Segundo o homem que fez a gravação, ele abastecia uma embarcação quando percebeu a situação incomum. Ao observar a movimentação no rio, notou a mulher dentro da água, aparentemente desorientada, gritando frases desconexas. Diante do cenário, decidiu registrar o momento. Em um trecho do vídeo, ele comenta: “No meio do mato, no meio do nada, não tem casa nenhuma aqui perto”.

Nas imagens, a mulher aparece parcialmente submersa e permanece por um período prolongado dentro do rio, sem demonstrar intenção de sair da água ou pedir ajuda. A cena chama atenção, sobretudo, pelos riscos naturais do local, que incluem a presença de jacarés, arraias, serpentes aquáticas, além da profundidade e da correnteza do Rio Negro.

Até o momento, não há informações oficiais sobre a identidade da mulher, nem confirmação se ela foi resgatada ou recebeu atendimento médico. Também não há registro de acionamento do Corpo de Bombeiros, da Polícia Militar ou de serviços de saúde para atender a ocorrência.

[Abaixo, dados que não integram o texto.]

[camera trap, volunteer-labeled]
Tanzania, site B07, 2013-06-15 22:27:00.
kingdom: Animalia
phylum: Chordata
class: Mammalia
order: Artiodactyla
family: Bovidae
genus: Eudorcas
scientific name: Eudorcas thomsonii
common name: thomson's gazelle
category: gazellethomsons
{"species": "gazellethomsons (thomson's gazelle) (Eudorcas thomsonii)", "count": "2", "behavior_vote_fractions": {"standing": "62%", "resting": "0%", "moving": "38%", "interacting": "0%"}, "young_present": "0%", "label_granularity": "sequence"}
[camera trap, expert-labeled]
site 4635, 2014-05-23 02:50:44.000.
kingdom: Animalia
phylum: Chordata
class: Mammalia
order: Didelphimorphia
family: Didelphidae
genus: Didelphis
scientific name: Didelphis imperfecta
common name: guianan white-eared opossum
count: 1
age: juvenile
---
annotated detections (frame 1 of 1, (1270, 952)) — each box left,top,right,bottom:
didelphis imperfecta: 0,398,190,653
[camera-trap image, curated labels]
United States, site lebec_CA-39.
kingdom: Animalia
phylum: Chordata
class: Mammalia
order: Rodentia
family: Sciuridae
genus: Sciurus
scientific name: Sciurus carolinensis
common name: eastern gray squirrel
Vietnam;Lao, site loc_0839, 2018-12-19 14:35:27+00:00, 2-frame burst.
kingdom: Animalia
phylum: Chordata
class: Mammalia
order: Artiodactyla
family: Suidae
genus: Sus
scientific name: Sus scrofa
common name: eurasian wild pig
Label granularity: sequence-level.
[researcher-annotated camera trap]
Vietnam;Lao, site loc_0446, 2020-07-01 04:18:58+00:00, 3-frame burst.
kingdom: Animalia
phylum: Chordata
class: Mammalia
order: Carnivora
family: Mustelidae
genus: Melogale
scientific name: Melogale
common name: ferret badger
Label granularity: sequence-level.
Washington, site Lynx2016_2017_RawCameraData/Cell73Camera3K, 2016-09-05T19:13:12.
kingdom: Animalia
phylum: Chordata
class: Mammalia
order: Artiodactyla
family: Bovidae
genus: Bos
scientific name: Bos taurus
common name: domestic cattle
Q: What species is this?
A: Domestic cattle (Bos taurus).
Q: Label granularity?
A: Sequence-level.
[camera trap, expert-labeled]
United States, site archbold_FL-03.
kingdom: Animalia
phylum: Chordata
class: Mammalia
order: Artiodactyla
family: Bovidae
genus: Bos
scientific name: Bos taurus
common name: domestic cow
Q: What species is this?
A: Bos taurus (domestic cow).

Nas redes sociais, o caso repercutiu e gerou diversas especulações entre os internautas, que levantam hipóteses como possível surto psicológico ou situação de vulnerabilidade social. Muitos usuários cobram providências das autoridades para apurar o ocorrido e garantir a segurança da mulher.

Especialistas alertam que entrar nas águas do Rio Negro sem acompanhamento adequado representa riscos elevados, tanto pela fauna quanto pelas condições naturais do rio, como baixa visibilidade, variações de profundidade e correnteza. O caso segue sem esclarecimentos oficiais.